From Edge to Execution
You have validated edges. You have position sizing rules. You have risk budgets. Now comes the question every systematic trader eventually faces: how do you turn these rules into code that executes trades while you sleep?
This lesson breaks down the architecture of a trading bot - not the specific code, but the conceptual building blocks you need to understand before writing a single line.
The Four Core Components
Every trading bot, regardless of complexity, needs these four components:
1. Data Ingestion - Getting market data into your system. This includes price feeds, order book data, and whatever alternative data your edges require.
2. Signal Generation - The logic that decides when to trade. Your edges live here, implemented as code that processes incoming data and outputs trading decisions.
3. Order Execution - Translating signals into actual exchange orders. This includes position sizing, order type selection, and handling exchange responses.
4. State Management - Keeping track of positions, pending orders, and system health. The source of truth for what your bot owns and owes.
Data Ingestion Architecture
Data comes in two flavors: historical and real-time.
Historical Data is used for backtesting and calculating indicators that need lookback periods. You typically store this in files (Parquet, CSV) or databases (PostgreSQL, MongoDB).
Real-Time Data streams in continuously during trading. This usually comes via WebSocket connections to exchanges.
The architecture pattern we recommend: Exchange WebSocket feeds into a Message Queue (Redis), which feeds both a Data Processor for signal generation and Historical Storage for persistence. The message queue decouples data arrival from processing - if your signal generator is slow, messages buffer instead of dropping.
Signal Generation Architecture
This is where your edges become code. The signal generator takes in data and outputs trading decisions.
Single-Threaded Approach: Process data sequentially. Simple to implement and debug. Works fine if your signals don't require extreme speed.
Event-Driven Approach: React to market events (new candle, price threshold, indicator trigger). More complex but handles multiple edges efficiently.
Scheduled Approach: Run on fixed intervals (every minute, every 5 minutes). Predictable and easy to monitor.
We strongly recommend loose coupling between signal generation and execution. A bug in execution shouldn't stop you from generating signals, and vice versa.
Order Execution Architecture
This component interfaces with exchanges. It's where most bugs cause real money loss.
Orders go through states: pending, submitted, partial, filled, cancelled. Your execution engine must track these states and handle transitions.
Critical: Never assume an order worked just because you didn't get an error. Always verify fills independently.
State Management Architecture
State management is the unglamorous part that prevents disasters.
What State to Track: Current positions, open orders, account balances, system health.
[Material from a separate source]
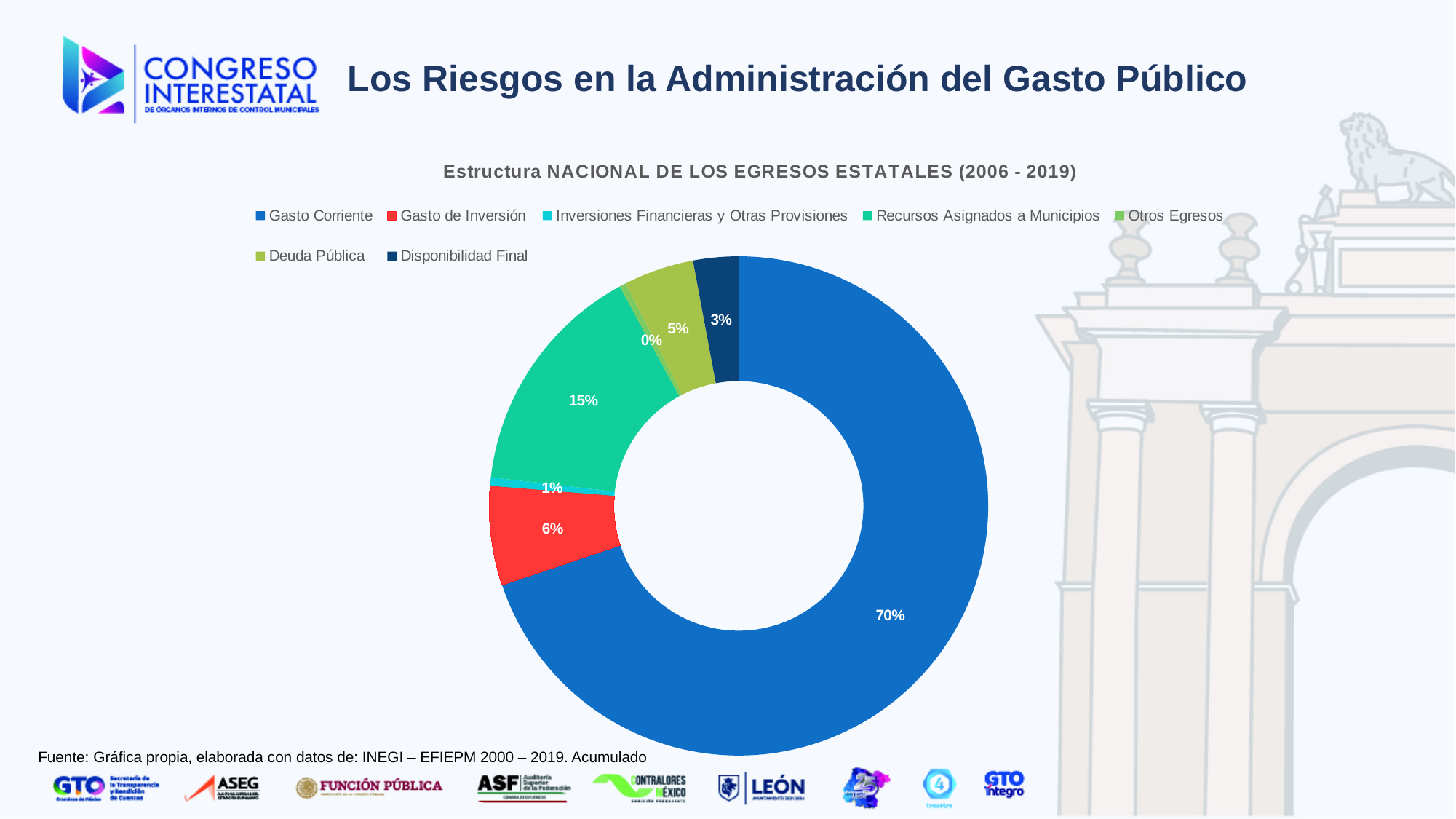
What type of chart is shown on the slide? Doughnut (pie) chart What percentage is shown for Gasto de Inversión? 6% Which category has the smallest share, labelled 0%? Otros Egresos What share of the chart does Gasto Corriente represent? 70% Which category has the largest share of the chart? Gasto Corriente How many categories does the legend list? 7 What is the difference in percentage points between Gasto Corriente and Recursos Asignados a Municipios? 55 What percentage is shown for Disponibilidad Final? 3% What percentage is shown for Deuda Pública? 5% What is the title of the chart? Estructura NACIONAL DE LOS EGRESOS ESTATALES (2006 - 2019) What percentage is shown for Recursos Asignados a Municipios? 15% Which is larger, the share for Gasto de Inversión or the share for Deuda Pública? Gasto de Inversión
Source of Truth: Your local state will diverge from exchange state. We recommend local state with periodic sync - reconciliation on startup, after errors, and on a scheduled interval.
Persistence: Your state must survive restarts. Use a database for critical state.
Key Architectural Principles
1. Separation of Concerns - Each component does one thing.
2. Fault Isolation - Failures in one component don't cascade.
3. Observability - Every component logs its actions.
4. Graceful Degradation - When things go wrong, fail safely.
5. Configuration Over Code - Edge parameters, position sizes, and risk limits should be configurable without code changes.
Common Architectural Mistakes
Mistake 1: Monolithic Design - Everything in one script. When something breaks, everything breaks.
Mistake 2: No Persistence - State lives only in memory. Restart loses all position knowledge.
Mistake 3: Synchronous Everything - Waiting for each exchange call blocks everything else.
Mistake 4: Trusting Local State - Assuming your position tracking is always correct.
Mistake 5: No Kill Switch - No way to stop trading instantly.
Takeaway
Building a trading bot isn't just about coding your strategy. It's about architecting a resilient system that can handle failures, maintain accurate state, and execute reliably.
The architecture decisions you make now will determine how many 3 AM emergencies you'll face later.